「1位通過できてすごいうれしいですし、本当に支えてもらっている家族だったり、スポンサーさんだったり、いろんな方々に早く報告したい」。24歳の出利葉太一郎が、2位に4打差をつけるトータル14アンダーで、プロテスト“一発合格”を果たした。
首位タイで迎えた最終日は、朝から最終組のホールアウトまで強い雨が降り続き、この日アンダーパーで回ったのは123名のうちたったの21人と難コンディションとなった。「僕、飛ぶんですけど、雨の影響で滑ってしまって曲がるリスクが高いのであまり振れなかった。きのうまでとはセカンド(2打目)の距離が全く違かったので、グリーンセンターを狙って、あわよくばバーディを狙っていきました」と振り返る。スタート前の練習でも、あまり振っていない姿が見受けられた。

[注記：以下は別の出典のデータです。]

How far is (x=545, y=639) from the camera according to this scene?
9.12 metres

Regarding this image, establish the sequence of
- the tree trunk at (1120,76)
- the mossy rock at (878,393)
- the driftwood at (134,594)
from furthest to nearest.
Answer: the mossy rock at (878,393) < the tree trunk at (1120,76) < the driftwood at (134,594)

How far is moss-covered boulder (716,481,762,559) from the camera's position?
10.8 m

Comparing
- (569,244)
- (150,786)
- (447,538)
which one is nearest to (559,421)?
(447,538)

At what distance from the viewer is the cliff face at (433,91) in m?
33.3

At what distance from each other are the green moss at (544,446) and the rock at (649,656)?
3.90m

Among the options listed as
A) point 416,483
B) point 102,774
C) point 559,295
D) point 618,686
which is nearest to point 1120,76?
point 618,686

これまでのゴルフは、どんなときでも攻めのゴルフをしてきていたが「同じゴルフをしていたら(スコアが)崩れたかもしれない。(きょうは)カッパを着て、少し寒くなっていたけど、距離感のコントロールができるようになったので、それはすごいよかった。少し成長を感じる」と変化を実感。
4日間を振り返ると「初日、2日目は猛暑で、3日目は涼しくて、きょうは大雨で、本当に試されているような感覚で、辛かったんですけど、最後まで頑張れてすごく良かった」と話し、達成感に溢れた表情は清々しい。

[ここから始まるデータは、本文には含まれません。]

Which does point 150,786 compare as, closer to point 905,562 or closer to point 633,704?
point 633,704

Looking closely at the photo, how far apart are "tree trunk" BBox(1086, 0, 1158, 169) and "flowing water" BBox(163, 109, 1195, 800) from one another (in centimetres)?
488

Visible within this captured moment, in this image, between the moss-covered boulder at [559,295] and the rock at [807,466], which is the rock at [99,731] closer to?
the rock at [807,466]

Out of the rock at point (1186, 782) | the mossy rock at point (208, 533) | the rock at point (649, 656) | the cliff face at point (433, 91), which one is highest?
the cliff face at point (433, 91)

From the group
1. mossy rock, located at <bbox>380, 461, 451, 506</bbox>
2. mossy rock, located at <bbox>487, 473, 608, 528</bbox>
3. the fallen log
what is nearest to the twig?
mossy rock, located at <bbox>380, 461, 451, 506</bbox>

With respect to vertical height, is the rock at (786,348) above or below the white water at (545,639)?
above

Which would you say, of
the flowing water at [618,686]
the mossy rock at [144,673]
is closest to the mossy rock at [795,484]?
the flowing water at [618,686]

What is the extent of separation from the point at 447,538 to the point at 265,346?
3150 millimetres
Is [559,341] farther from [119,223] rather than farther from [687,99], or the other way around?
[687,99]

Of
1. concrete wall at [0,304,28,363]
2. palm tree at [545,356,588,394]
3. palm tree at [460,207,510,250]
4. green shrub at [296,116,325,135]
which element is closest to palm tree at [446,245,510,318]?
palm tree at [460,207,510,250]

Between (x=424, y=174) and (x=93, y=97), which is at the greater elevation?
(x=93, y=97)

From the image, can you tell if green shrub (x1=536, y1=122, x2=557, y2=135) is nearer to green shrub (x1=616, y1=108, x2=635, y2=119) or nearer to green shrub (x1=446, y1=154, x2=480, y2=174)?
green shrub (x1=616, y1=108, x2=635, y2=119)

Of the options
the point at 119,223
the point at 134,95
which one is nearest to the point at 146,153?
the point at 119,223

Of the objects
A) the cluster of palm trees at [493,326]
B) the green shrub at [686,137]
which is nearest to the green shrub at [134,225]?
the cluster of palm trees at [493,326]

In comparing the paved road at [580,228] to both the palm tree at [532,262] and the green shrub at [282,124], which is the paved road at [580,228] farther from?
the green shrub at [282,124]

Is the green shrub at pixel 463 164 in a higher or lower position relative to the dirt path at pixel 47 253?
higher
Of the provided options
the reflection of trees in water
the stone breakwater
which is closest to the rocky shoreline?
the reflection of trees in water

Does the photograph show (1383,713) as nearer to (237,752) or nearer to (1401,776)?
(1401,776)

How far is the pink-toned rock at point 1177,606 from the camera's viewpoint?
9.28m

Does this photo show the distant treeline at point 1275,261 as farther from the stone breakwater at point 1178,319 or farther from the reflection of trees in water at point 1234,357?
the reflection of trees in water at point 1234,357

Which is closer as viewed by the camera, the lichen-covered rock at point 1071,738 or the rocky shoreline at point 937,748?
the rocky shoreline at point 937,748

しかし、すべてに納得しているわけではない。「伸ばせたのはよかったけど、これがレギュラーツアーやチャレンジだったらと考えると、『どの位置にいるんだろう…』と。もちろん。1位で通過できたことはすごくうれしいですし、優勝でもあるので、そこは褒めたいですけど、まだまだ満足はしていない。もっとバーディが取れたはず、もっとやれたはず。そこはすごい勉強になって、練習の課題がすごく見つかりました」と手応えを感じつつも、課題を得て今後の糧につなげていく。
出利葉は、2023年から日本ゴルフツアー機構(JGTO)のメンバーとしてツアーに参戦し、今季はQT55位の資格で下部のACNツアーを主戦場としながら、レギュラーツアーにも出場している。賞金ランキングは現在56位で、第1回リランキングは上位での通過が見込めており、現在の位置ならシード獲得も見えるが、プロテストを受験した。

「本当はここ(プロテスト)にいること自体悔しいし、スコアもずば抜けていないことが悔しい。俺はこんなもんじゃない。ここでやっている場合じゃない」。そんな悔しさと覚悟を胸に、挑んでいた。3日目を終えたときには「差をつけて、トップ通過したい」と言っていたが、2位に4打差をつけ、有言実行させた。
自身の次戦は、来週の国内男子下部のACNツアー「ケーダッシュセカンドチャレンジカップ in 茨城」(9月10~12日)に出場予定で、その翌週のレギュラーツアー「ANAオープンゴルフトーナメント」(9月18~21日)、「バンテリン東海クラシック」(10月2~5日)と試合を控えている。「試合に出られることはうれしいこと。そこでも結果を残したい」と意気込みを示した。

そして、以前から「アメリカで戦いたい」と言っていた出利葉は、「去年QTが悪くてシードを持ってない立場なので、いまが行きやすい。守るものがない。すべて取りに行く段階なので、いまのうちに行ける。自分に投資というか、そこまで稼いで、その分(米予選会に)行きたいというのはずっと考えていた」という考えがあるなかで、今年の国内メジャーの「日本オープン」の予選会を敗退したこともあり、同メジャーの週に行われる、米国男子ツアーの来季出場権をかけて争われる予選会(10月14~17日)に初挑戦する。
「絶対に通る気では行きたい。でも、向こうの選手よりは、言語もそうだし、コースの状況も、文化とかも全部が違うので、アウェイ感でスタートする。今から自分でやるってなると、考えるだけですごいタフだなって思いますけど、それはそれですごい楽しみだし、少し不安もありますが、早く世界を見てみたい。自分との差を肌で感じたい」
ゴルフキャリアのなかで「通過点」となるプロテストを合格し、また新しい道に挑戦していく。24歳のこれからが楽しみで仕方ない。